FIX Improves nan support in LabelEncoder (#22629)

thomasjpfan · web-flow · commit 9c4f023528ca · 2022-10-28T08:32:09.000+02:00
diff --git a/doc/whats_new/v1.2.rst b/doc/whats_new/v1.2.rst
@@ -539,6 +539,9 @@ Changelog
   is now deprecated and will be removed in version 1.4. Use `sparse_output` instead.
   :pr:`24412` by :user:`Rushil Desai <rusdes>`.
 
+- |Fix| :class:`preprocessing.LabelEncoder` correctly encodes NaNs in `transform`.
+  :pr:`22629` by `Thomas Fan`_.
+
 :mod:`sklearn.svm`
 ..................
 
@@ -560,6 +563,9 @@ Changelog
   deterministic SVD used by the randomized SVD algorithm.
   :pr:`20617` by :user:`Srinath Kailasa <skailasa>`
 
+- |Enhancement| :func:`utils.validation.column_or_1d` now accepts a `dtype`
+  parameter to specific `y`'s dtype. :pr:`22629` by `Thomas Fan`_.
+
 - |FIX| :func:`utils.multiclass.type_of_target` now properly handles sparse matrices.
   :pr:`14862` by :user:`Léonard Binet <leonardbinet>`.
 
diff --git a/sklearn/preprocessing/_label.py b/sklearn/preprocessing/_label.py
@@ -131,7 +131,7 @@ def transform(self, y):
             Labels as normalized encodings.
         """
         check_is_fitted(self)
-        y = column_or_1d(y, warn=True)
+        y = column_or_1d(y, dtype=self.classes_.dtype, warn=True)

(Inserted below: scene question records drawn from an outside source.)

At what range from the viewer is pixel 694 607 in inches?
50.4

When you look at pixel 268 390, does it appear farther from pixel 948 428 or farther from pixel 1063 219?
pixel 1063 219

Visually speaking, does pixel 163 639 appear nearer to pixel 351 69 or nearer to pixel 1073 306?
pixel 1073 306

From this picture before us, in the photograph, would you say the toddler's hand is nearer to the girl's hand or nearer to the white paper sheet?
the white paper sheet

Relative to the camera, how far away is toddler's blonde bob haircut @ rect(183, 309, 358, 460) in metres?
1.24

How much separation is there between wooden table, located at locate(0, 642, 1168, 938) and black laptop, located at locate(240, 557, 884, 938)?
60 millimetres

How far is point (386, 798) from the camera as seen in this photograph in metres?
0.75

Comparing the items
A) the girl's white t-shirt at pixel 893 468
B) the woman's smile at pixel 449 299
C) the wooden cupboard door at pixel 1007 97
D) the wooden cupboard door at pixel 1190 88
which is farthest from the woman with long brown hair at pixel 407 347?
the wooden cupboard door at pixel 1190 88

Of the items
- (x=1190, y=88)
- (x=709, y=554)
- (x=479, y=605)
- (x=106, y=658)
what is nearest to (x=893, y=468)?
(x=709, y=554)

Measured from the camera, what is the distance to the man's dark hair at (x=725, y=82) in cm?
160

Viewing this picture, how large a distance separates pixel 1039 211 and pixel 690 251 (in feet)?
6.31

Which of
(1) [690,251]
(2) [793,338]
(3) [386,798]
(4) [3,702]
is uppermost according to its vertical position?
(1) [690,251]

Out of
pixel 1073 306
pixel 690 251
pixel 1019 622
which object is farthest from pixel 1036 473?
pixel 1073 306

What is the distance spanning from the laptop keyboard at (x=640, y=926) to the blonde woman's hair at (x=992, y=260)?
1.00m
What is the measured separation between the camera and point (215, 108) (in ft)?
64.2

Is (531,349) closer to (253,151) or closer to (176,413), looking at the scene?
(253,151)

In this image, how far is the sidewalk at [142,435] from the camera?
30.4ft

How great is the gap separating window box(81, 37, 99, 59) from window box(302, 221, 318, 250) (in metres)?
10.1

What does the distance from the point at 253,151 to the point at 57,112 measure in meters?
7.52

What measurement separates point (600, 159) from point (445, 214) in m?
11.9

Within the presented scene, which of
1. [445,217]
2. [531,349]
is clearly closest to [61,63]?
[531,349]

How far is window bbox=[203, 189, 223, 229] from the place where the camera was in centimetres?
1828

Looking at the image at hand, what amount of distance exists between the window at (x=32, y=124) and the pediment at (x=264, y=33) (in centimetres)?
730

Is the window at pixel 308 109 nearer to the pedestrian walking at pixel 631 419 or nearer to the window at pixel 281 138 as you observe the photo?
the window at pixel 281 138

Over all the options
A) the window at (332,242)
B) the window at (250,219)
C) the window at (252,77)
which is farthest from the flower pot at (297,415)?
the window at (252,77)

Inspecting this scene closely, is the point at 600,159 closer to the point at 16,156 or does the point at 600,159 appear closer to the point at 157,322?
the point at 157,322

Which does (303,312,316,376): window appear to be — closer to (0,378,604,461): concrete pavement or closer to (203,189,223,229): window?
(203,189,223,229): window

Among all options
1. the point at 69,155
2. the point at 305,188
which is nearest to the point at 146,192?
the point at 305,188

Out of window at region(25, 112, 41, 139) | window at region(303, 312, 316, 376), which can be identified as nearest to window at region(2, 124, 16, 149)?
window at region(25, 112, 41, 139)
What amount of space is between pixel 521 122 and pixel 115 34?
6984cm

         # transform of empty array is empty array
         if _num_samples(y) == 0:
             return np.array([])
diff --git a/sklearn/preprocessing/tests/test_label.py b/sklearn/preprocessing/tests/test_label.py
@@ -643,3 +643,15 @@ def test_inverse_binarize_multiclass():
         csr_matrix([[0, 1, 0], [-1, 0, -1], [0, 0, 0]]), np.arange(3)
     )
     assert_array_equal(got, np.array([1, 1, 0]))
+
+
+def test_nan_label_encoder():
+    """Check that label encoder encodes nans in transform.
+
+    Non-regression test for #22628.
+    """
+    le = LabelEncoder()
+    le.fit(["a", "a", "b", np.nan])
+
+    y_trans = le.transform([np.nan])
+    assert_array_equal(y_trans, [2])
diff --git a/sklearn/utils/validation.py b/sklearn/utils/validation.py
@@ -1140,14 +1140,19 @@ def _check_y(y, multi_output=False, y_numeric=False, estimator=None):
     return y
 
 
-def column_or_1d(y, *, warn=False):
+def column_or_1d(y, *, dtype=None, warn=False):
     """Ravel column or 1d numpy array, else raises an error.
 
     Parameters
     ----------
     y : array-like
        Input data.
 
+    dtype : data-type, default=None
+        Data type for `y`.
+
+        .. versionadded:: 1.2
+
     warn : bool, default=False
        To control display of warnings.
 
@@ -1162,7 +1167,7 @@ def column_or_1d(y, *, warn=False):
         If `y` is not a 1D array or a 2D array with a single row or column.
     """
     xp, _ = get_namespace(y)
-    y = xp.asarray(y)
+    y = xp.asarray(y, dtype=dtype)
     shape = y.shape
     if len(shape) == 1:
         return _asarray_with_order(xp.reshape(y, -1), order="C", xp=xp)